• _Document extract_:
================================

30fps@1080p worst-case floor: 5.629 / 8 = **0.70× margin (below
worst case in isolation)**. Realistic-floor margin (3 Medge/s):
1.88× (passes).

## M4 — mixed-kernel matrix

All 6s windows on hertz, bench_concurrent_mixed.

### Same-kernel M4 (cycle-8 closure)

| Config | CPU agg | QPU h264deblock | total |
|---|---|---|---|
| **NEON-3 + QPU h264deblock** | 7.04 Medge/s | 5.77 Medge/s | 12.81 |
| **NEON-4 + QPU h264deblock** | 8.10 Medge/s | 5.43 Medge/s | 13.53 |
| (Pure NEON-4 alone, estimated) | ~12-15 Medge/s | — | ~12-15 |

NEON-3+QPU same-kernel total (12.81) ≈ pure-NEON-4 alone (12-15)
**within measurement noise**. Same-kernel M4 verdict: approximately
NEUTRAL (neither big win nor loss).

### Mixed-kernel M4 (the H.264 deployment shape)

================================

• _Given instruction_: List every configuration named in the Config column of the table in the benchmark notes.

Records of scene-based questions

================================

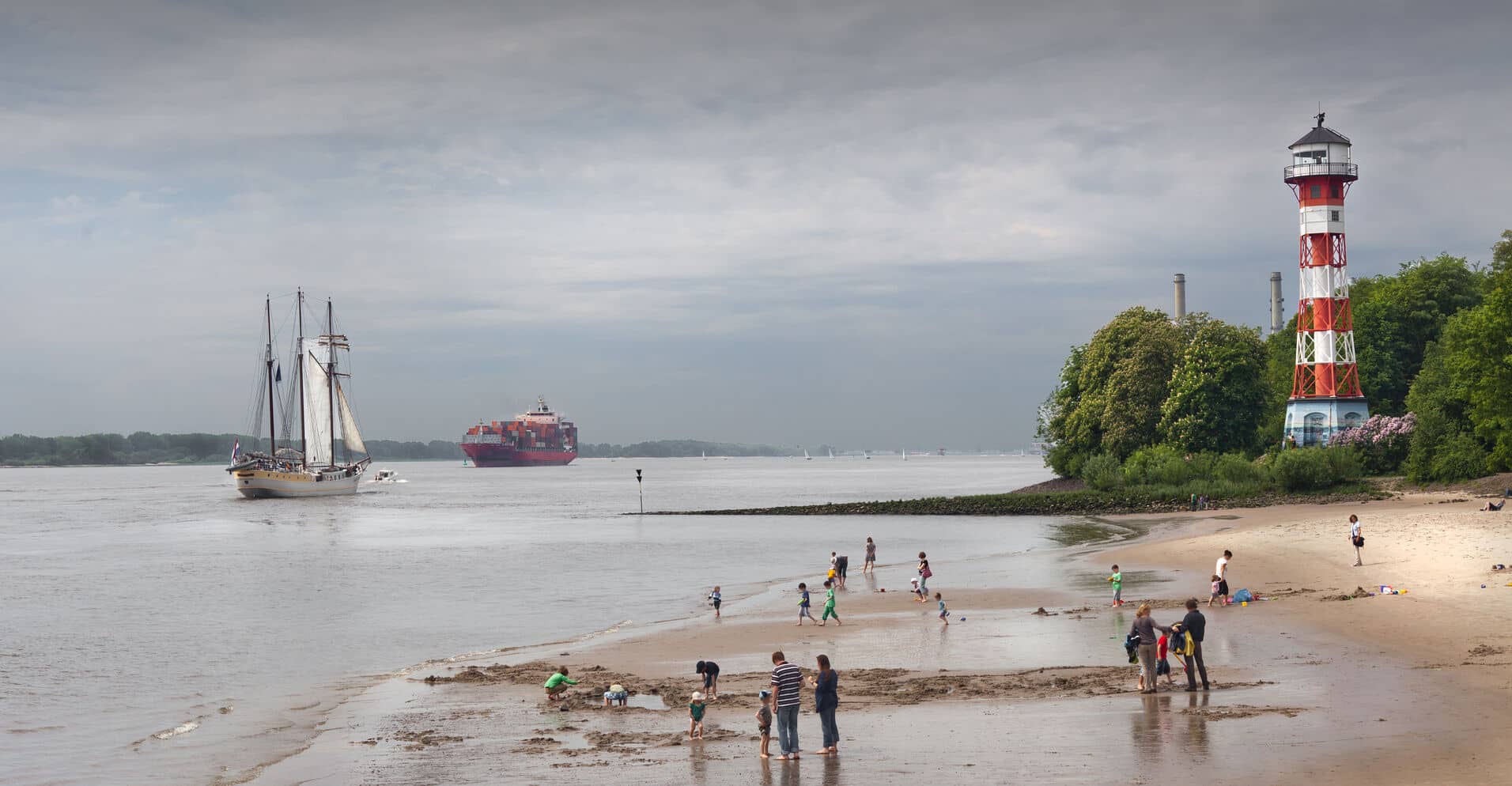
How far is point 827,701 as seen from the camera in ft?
56.6

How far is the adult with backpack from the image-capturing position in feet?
66.7

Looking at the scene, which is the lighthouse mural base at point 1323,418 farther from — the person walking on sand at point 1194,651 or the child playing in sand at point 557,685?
the child playing in sand at point 557,685

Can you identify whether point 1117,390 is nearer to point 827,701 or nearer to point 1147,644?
point 1147,644

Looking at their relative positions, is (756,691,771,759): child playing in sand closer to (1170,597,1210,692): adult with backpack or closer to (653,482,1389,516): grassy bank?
(1170,597,1210,692): adult with backpack

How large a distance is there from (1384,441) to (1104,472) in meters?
19.9

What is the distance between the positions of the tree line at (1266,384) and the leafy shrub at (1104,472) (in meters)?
0.15

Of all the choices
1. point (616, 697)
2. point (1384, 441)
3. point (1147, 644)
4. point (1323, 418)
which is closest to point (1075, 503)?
point (1323, 418)

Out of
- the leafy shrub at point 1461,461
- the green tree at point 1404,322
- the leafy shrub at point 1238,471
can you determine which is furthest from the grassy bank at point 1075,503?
the green tree at point 1404,322

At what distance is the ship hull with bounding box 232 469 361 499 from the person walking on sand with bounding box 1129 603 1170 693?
135 metres

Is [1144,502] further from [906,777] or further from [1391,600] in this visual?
[906,777]

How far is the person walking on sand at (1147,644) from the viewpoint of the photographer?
2022cm

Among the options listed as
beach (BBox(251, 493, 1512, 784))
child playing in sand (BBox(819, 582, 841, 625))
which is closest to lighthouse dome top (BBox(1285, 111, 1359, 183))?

================================

• _Answer to this problem_:
- NEON-3 + QPU h264deblock
- NEON-4 + QPU h264deblock
- Pure NEON-4 alone, estimated